BichenWuUCB / squeezeDet

A tensorflow implementation for SqueezeDet, a convolutional neural network for object detection.
BSD 2-Clause "Simplified" License
739 stars 306 forks source link

Final model checkpoint is not saved even after running for many hours. #93

Open muthiyanbhushan opened 6 years ago

muthiyanbhushan commented 6 years ago

Hello,

I am trying to run the model for 100000 steps.

The model checkpoint saved has 3 files.

1) model.ckpt-99999.data-00000-of-00001 2) model.ckpt-99999.index 3) model.ckpt-99999.meta

But the final checkpoint value is not being stored like you have "model.ckpt-87000".

Can you please let me know how can I get this checkpoint file ?

Thanks.

muthiyanbhushan commented 6 years ago

Hello Bichen,

Can you please let me know what might be the issue for not getting the final weights?

Thanks.

eleboss commented 6 years ago

@muthiyanbhushan I am also confuse about this question, have you solved that ? I simply delete .index in model.ckpt-99999.index but it seems not working properly.

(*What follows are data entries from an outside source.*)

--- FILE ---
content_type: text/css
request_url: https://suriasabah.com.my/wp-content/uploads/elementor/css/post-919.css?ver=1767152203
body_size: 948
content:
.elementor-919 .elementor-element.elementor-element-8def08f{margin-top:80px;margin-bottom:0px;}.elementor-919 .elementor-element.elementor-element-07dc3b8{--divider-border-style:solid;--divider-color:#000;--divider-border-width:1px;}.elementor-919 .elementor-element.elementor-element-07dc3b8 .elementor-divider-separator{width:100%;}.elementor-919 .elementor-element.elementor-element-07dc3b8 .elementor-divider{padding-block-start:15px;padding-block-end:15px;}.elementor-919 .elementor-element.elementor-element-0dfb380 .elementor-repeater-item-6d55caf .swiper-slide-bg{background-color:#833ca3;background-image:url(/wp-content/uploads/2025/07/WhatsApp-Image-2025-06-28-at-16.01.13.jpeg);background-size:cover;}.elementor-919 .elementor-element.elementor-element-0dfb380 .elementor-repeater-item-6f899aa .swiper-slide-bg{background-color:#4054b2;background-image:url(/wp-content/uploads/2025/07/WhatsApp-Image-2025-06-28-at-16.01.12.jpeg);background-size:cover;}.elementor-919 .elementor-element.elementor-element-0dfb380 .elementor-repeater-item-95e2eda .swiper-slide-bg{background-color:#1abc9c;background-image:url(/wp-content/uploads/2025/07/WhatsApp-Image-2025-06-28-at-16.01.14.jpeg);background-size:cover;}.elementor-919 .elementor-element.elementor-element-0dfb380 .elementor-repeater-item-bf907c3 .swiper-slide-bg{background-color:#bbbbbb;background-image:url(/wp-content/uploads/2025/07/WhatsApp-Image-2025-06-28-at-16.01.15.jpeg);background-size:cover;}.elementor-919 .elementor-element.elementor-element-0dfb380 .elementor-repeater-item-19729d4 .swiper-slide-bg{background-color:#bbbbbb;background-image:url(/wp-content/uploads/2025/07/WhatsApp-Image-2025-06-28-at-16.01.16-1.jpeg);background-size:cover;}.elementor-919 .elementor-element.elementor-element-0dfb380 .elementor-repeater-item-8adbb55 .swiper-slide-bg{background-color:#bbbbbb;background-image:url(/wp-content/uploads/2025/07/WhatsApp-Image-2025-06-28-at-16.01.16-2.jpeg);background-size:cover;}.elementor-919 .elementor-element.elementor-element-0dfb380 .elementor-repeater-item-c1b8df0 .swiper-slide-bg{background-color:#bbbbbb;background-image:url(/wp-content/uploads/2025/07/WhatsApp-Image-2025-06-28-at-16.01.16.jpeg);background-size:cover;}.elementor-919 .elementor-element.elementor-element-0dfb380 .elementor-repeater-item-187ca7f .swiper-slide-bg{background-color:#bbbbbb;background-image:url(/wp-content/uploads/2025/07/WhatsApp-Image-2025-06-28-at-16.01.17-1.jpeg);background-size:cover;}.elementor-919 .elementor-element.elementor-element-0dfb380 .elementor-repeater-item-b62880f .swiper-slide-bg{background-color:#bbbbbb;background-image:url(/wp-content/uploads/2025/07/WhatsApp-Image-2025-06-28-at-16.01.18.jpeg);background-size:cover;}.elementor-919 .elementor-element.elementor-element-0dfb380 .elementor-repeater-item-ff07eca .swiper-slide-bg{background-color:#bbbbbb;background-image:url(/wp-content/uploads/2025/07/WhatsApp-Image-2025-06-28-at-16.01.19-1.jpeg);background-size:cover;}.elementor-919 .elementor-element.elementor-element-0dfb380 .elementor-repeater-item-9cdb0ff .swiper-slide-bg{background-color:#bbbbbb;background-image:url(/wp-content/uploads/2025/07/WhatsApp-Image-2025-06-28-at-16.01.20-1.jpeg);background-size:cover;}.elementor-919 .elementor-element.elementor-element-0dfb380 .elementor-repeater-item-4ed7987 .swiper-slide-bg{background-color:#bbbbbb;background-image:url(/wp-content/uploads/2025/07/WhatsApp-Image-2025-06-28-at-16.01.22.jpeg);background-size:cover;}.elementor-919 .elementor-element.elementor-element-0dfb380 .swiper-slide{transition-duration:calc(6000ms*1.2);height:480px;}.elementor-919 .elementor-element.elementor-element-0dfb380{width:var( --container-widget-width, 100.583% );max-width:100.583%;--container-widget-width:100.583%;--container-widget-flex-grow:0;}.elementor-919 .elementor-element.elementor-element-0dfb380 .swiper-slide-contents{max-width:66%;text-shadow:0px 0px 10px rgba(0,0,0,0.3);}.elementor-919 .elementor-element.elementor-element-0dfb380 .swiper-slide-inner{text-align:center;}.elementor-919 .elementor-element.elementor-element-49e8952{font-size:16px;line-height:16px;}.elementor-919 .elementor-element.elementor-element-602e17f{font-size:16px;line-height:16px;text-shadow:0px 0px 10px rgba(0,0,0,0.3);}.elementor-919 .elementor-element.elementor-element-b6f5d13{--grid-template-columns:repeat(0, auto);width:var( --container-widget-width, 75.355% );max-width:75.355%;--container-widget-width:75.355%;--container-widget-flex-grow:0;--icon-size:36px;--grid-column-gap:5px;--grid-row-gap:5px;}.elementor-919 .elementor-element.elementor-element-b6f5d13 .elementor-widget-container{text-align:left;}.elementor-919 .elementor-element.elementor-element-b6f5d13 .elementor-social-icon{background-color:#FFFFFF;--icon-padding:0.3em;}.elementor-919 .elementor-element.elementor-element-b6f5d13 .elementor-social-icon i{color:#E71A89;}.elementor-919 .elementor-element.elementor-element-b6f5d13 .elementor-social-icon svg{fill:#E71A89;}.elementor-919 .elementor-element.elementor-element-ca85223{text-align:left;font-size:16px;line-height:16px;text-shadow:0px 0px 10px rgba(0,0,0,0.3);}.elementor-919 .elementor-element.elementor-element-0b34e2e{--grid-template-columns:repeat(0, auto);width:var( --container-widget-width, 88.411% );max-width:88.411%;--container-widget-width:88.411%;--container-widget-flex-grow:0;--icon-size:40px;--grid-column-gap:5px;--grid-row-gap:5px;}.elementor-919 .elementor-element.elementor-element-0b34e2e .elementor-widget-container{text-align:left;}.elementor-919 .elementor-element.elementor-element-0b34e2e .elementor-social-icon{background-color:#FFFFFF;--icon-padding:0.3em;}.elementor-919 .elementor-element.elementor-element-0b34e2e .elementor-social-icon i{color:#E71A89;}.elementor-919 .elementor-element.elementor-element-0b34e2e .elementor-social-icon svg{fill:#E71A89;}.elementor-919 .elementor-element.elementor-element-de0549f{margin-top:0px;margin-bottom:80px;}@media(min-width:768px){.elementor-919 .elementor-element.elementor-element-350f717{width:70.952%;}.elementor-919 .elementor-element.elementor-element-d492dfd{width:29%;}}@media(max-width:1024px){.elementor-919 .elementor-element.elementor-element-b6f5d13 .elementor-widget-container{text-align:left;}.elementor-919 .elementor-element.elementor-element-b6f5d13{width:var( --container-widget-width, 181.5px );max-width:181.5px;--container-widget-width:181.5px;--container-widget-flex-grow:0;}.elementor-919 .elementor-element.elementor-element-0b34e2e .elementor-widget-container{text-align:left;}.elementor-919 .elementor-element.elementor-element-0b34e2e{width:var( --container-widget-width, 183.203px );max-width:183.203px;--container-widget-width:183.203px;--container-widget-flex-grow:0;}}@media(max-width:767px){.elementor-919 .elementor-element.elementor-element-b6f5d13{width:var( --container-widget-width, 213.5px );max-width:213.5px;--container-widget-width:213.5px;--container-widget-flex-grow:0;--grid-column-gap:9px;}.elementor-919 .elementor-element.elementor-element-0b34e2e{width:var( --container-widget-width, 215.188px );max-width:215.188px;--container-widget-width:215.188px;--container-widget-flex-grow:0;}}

eleboss commented 6 years ago

and that is my error

tensorflow.python.framework.errors_impl.NotFoundError: Tensor name "fire7/squeeze1x1/biases" not found in checkpoint files ./data/model_checkpoints/squeezeDet/model.ckpt-999 [[Node: save/RestoreV2_50 = RestoreV2[dtypes=[DT_FLOAT], _device="/job:localhost/replica:0/task:0/cpu:0"](_recv_save/Const_0, save/RestoreV2_50/tensor_names, save/RestoreV2_50/shape_and_slices)]] [[Node: save/RestoreV2_51/_63 = _Recv[client_terminated=false, recv_device="/job:localhost/replica:0/task:0/gpu:1", send_device="/job:localhost/replica:0/task:0/cpu:0", send_device_incarnation=1, tensor_name="edge_257_save/RestoreV2_51", tensor_type=DT_FLOAT, _device="/job:localhost/replica:0/task:0/gpu:1"]()]]

really dont understand why it said missiing a layer

eleboss commented 6 years ago

(update) Through learning tensorflow, I found that Tensorflow saved the checkpoint files in seperate files, and we dont need to care about how many files, just read it. To me, I just copy all files

model.ckpt-99999.data-00000-of-00001
model.ckpt-99999.index
model.ckpt-99999.meta

and use model.ckpt-99999 to read. that solved

muthiyanbhushan commented 6 years ago

@eleboss,

I am also following similar procedure for now. Thanks for your response.